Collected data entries

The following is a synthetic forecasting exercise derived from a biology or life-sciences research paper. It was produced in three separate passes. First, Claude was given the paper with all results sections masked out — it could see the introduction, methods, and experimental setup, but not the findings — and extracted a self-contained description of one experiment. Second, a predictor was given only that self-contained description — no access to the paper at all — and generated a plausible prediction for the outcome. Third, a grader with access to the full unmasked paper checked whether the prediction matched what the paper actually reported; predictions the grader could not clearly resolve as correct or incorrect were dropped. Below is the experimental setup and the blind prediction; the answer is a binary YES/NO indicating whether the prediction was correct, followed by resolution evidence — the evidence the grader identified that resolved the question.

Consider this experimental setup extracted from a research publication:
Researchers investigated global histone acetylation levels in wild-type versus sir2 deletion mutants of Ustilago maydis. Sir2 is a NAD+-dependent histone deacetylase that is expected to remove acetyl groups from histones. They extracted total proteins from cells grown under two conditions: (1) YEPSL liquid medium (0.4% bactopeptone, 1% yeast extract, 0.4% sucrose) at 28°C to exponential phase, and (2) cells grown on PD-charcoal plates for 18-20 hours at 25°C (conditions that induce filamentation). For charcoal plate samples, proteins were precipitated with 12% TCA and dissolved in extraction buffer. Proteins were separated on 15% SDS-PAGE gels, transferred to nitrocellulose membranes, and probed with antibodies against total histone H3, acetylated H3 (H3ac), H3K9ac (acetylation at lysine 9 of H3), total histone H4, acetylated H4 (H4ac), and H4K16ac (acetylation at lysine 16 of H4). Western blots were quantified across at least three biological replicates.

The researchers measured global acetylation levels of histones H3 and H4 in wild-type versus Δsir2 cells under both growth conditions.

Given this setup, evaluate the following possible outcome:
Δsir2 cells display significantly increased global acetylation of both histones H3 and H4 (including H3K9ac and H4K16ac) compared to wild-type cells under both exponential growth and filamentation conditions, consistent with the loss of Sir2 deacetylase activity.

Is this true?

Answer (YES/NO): NO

*HOW TO COMPLETE THIS TASK*. Every line in the data that includes the word "experimental" should be counted, and only the resulting number given.

*RESPONSE*. 2